To Fly! was edited by MacGillivray and Freeman, with Alexander Hammid supervising, using a Moviola. Knowing they would experiment with the editing, the film's shots were directed beforehand to allow them to do so. The pacing of the shots was designed so that audiences can explore the entire IMAX screen. The 35 mm opening where Ezekiel is still at ground is windowboxed to 1⁄6th of the screen; as he ascends, the scene smash-dissolves and the whole screen is filled, intendedly to intensify the scene's mood and as a reference to aviation, which the narration calls "like the opening of a new eye". This was inspired by the opening scenes of This Is Cinerama (1952) and the first ever IMAX film North of Superior (1971).

The placing of multiple images on the same screen were occasionally used; these were inspired by the multi-image films In the Labyrinth (1967) and Tiger Child (1970), made by IMAX's precursor Multiscreen. In one scene of the Blue Angels, the screen divides into 36 duplicates of the same shot. With IMAX screens having a different focus center, thus making an evenly-divided multi-image scene confusing for audiences, Jim Liles of the Optical Department at Metro-Goldwyn-Mayer and filmmaker Dennis Earl Moore designed new mattes in which the bottom row is 15% larger than the top. Smith supervised the curation of archival and original footage to be incorporated into these scenes. After four months of editing, two Norelco AAII 70/35 mm projectors were installed to preview in the highest quality possible.

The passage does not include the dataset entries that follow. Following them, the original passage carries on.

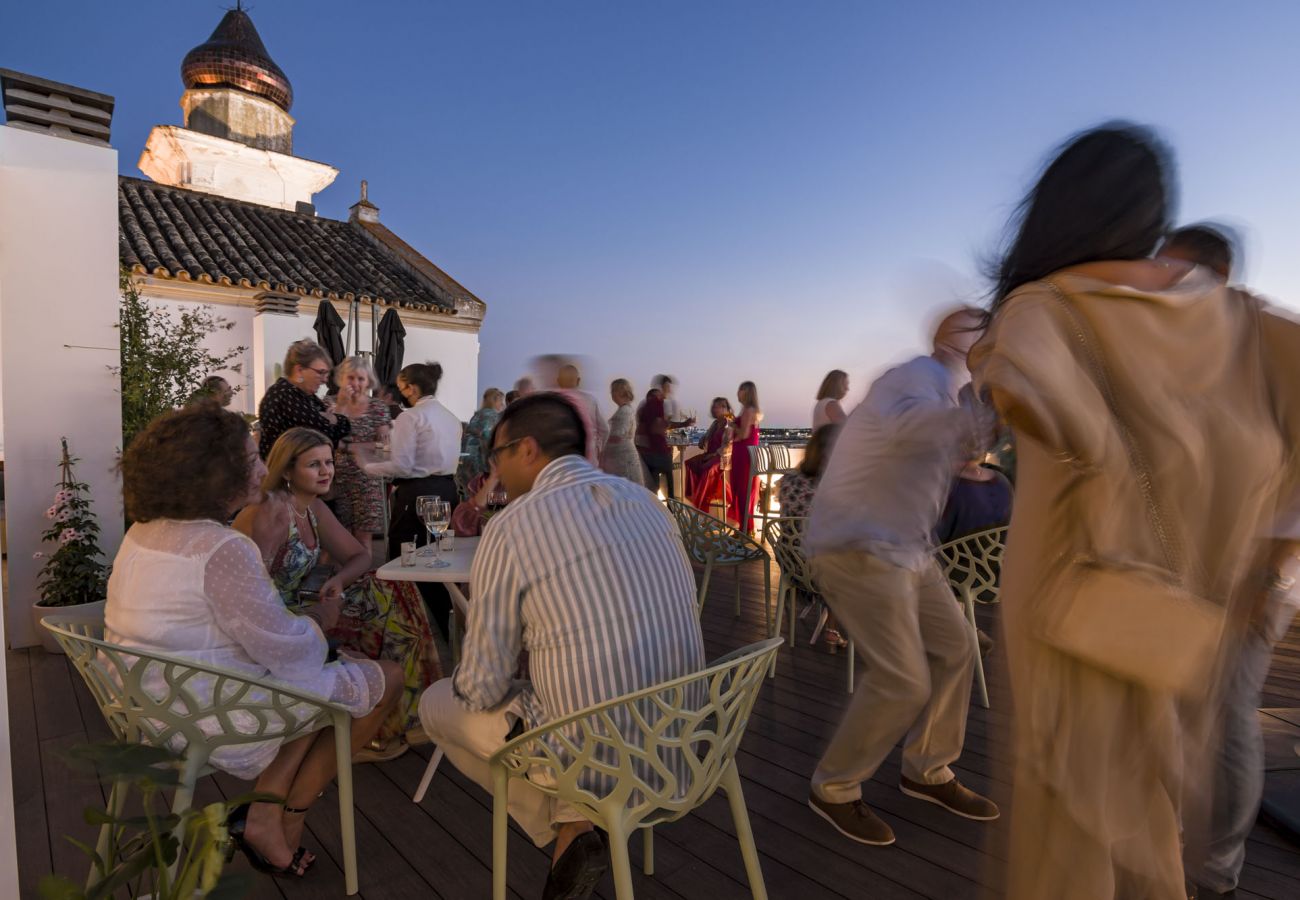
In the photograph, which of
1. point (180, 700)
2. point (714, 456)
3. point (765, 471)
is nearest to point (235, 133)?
point (714, 456)

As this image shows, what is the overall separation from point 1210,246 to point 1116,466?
107 centimetres

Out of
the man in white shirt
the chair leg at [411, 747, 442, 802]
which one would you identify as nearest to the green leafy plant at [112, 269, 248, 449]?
the man in white shirt

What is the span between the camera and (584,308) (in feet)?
51.1

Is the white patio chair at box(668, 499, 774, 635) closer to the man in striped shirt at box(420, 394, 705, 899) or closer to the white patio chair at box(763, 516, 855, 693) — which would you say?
the white patio chair at box(763, 516, 855, 693)

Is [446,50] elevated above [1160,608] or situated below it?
above

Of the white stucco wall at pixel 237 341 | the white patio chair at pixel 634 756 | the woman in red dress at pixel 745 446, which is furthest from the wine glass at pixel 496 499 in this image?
the white stucco wall at pixel 237 341

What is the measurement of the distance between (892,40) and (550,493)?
633cm

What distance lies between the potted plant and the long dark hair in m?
4.77

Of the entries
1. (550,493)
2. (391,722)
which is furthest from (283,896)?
(550,493)

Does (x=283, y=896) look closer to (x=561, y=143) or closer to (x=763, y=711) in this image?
(x=763, y=711)

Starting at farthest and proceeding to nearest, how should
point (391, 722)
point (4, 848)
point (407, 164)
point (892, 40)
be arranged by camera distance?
point (407, 164) → point (892, 40) → point (391, 722) → point (4, 848)

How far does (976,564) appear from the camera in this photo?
322 centimetres

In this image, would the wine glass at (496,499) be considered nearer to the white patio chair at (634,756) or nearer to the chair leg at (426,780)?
the chair leg at (426,780)

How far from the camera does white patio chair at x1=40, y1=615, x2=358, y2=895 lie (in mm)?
1592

MacGillivray chose the film's score to be composed and conducted by Bernardo Segall. It was performed by a 49-piece symphony orchestra at the Burbank Studios which he considered "the most professional and experienced" in California that he could find. Segall's works were described by MacGillivray as having "an air of sophistication and elegance, which would maintain the steady rhythm and pulse of the film". The score was the first in history to use a keyed bugle, which is also depicted in the film's opening scene: at the gathering for Ezekiel's ascent, a small fanfare band plays a fife, drum, clarinet, and B♭ keyed bugle. The score was then edited by Richard R. McCurdy and mixed by Dan Wallin. It was recorded in 16 channels and then downmixed to three of the six channels on a 35 mm sound follower, which would play in sync with the picture in theaters.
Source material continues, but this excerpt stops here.